Desde las obras de Wilde, donde ubica el arte en una elegancia consustancial a la propia definición, o la determinación aristotélica de evocar una realidad ideal a la que conduce la propia belleza, no encuentro camino para ubicar determinadas obras contemporáneas donde puede verse una partitura con una misma nota durante seis páginas rematada por el estallido de un globo por un percusionista, que no tiene que prestar atención a sus instrumentos, pues no los usará en toda la pieza. Cosas así vienen siendo peligrosamente habituales en nuestros auditorios. Todo acto creativo, y eso ha sido dicho desde estas mismas páginas, exige el respeto de la propia creación ex nihilo. Quien crea de la nada debe ser respetado; pero quizás ese respeto pueda disminuir si se crea de la nada para llegar a la nada. Es complejo establecer de igual modo quien juzgará esa falta de arte en una obra, pero si duda el público goza de la soberanía suficiente para dirimir ese conflicto.

 A sensu contrario surge un problema añadido en el arte contemporáneo, cual es el de prejuzgar obras excelentes por el hecho de no haber sido creadas hace dos siglos.

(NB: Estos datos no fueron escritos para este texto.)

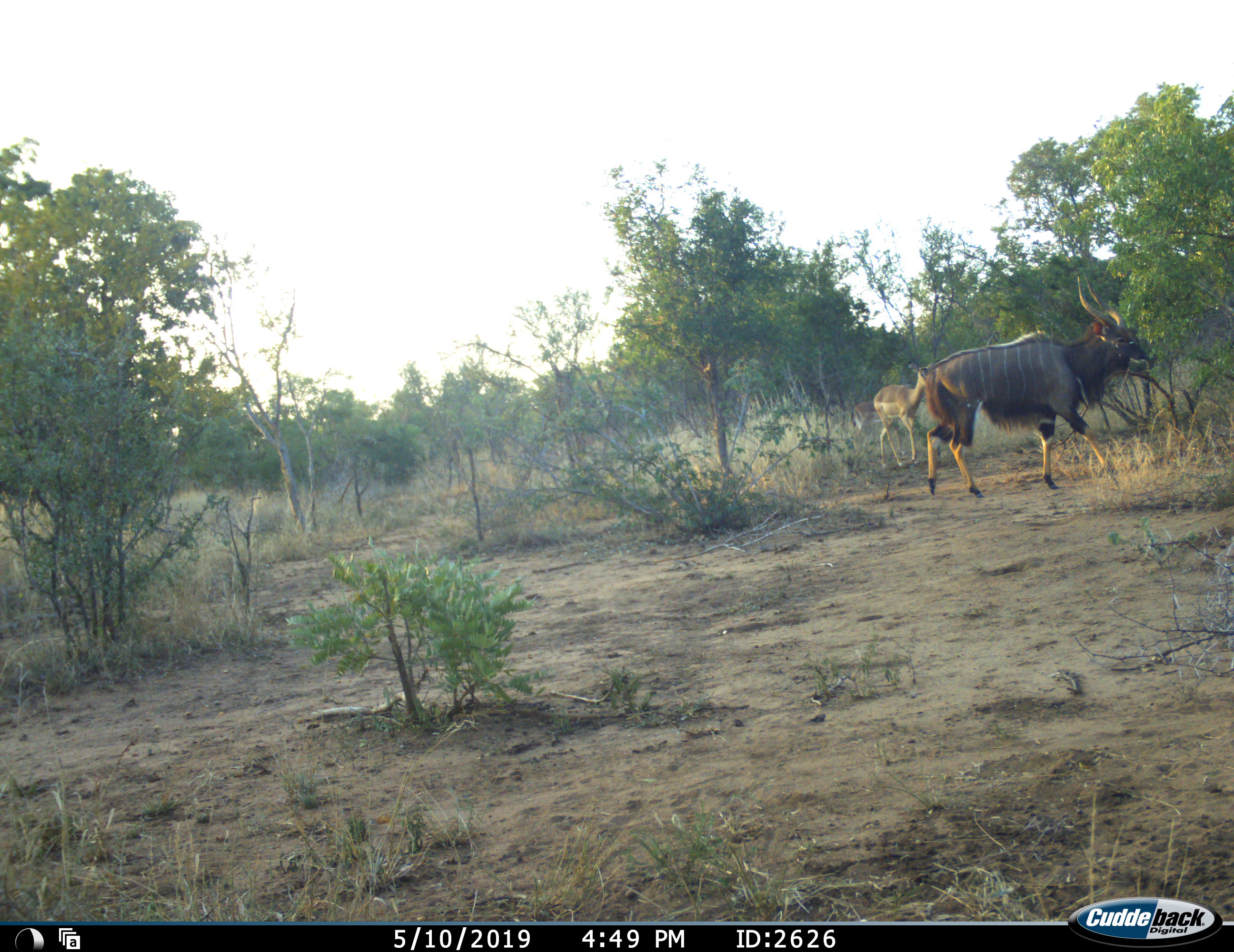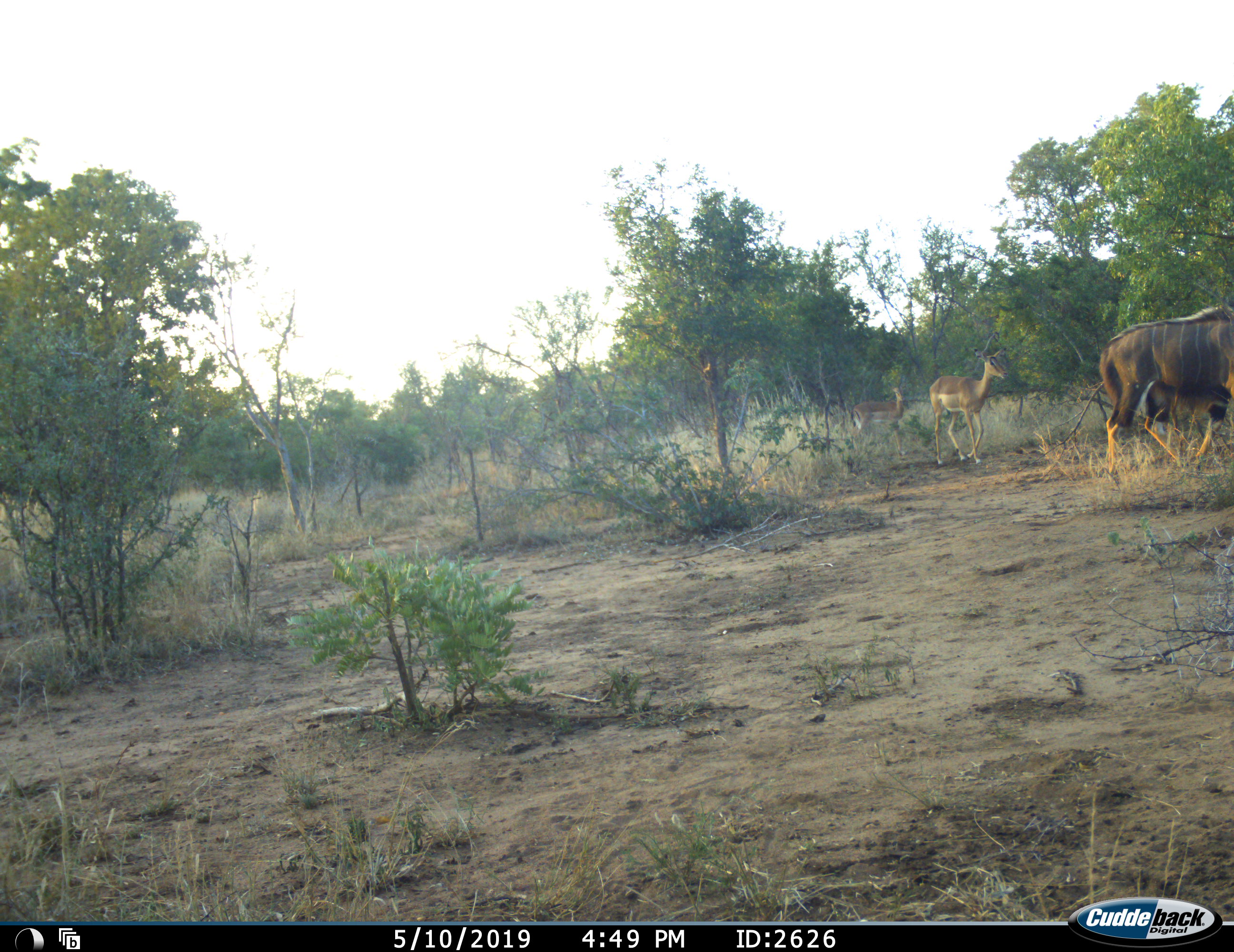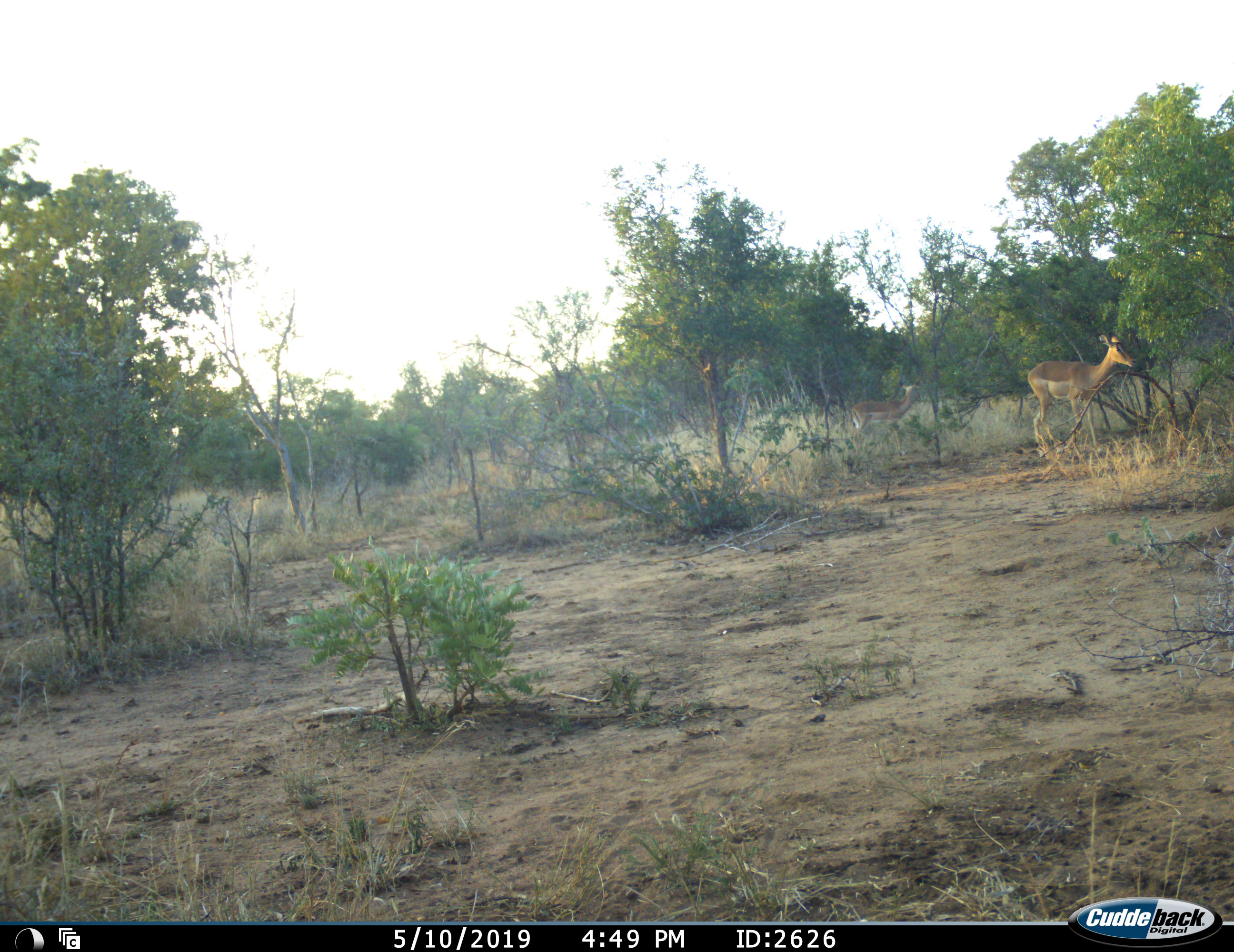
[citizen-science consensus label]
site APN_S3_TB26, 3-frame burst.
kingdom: Animalia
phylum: Chordata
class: Mammalia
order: Artiodactyla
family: Bovidae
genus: Aepyceros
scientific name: Aepyceros melampus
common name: impala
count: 2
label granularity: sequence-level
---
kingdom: Animalia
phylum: Chordata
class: Mammalia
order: Artiodactyla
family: Bovidae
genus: Tragelaphus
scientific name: Tragelaphus angasii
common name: nyala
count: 1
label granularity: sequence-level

El público y los propios compositores actuales, deben dejar quizás a un lado los prejuicios y el corporativismo, y cribar en el cedazo de la estética las obras que no merecen ni un minuto de oído. Hegel ya señaló en su Introducción a la estética, la función social y moralizadora del arte como presupuesto indeclinable para una consideración artística. No todo lo que se escucha debe ser aprobado en pos de una sensibilidad o cultura que el público cree no poseer, no toda innovación es buena por el hecho de ser nueva, no toda obra merece respeto, más allá de la educación y la cortesía. En nuestro mundo hay impostores que laceran la ilusión de los compositores formados y llenos de talento. Discernir no es un derecho, en los tiempos que corren es una obligación.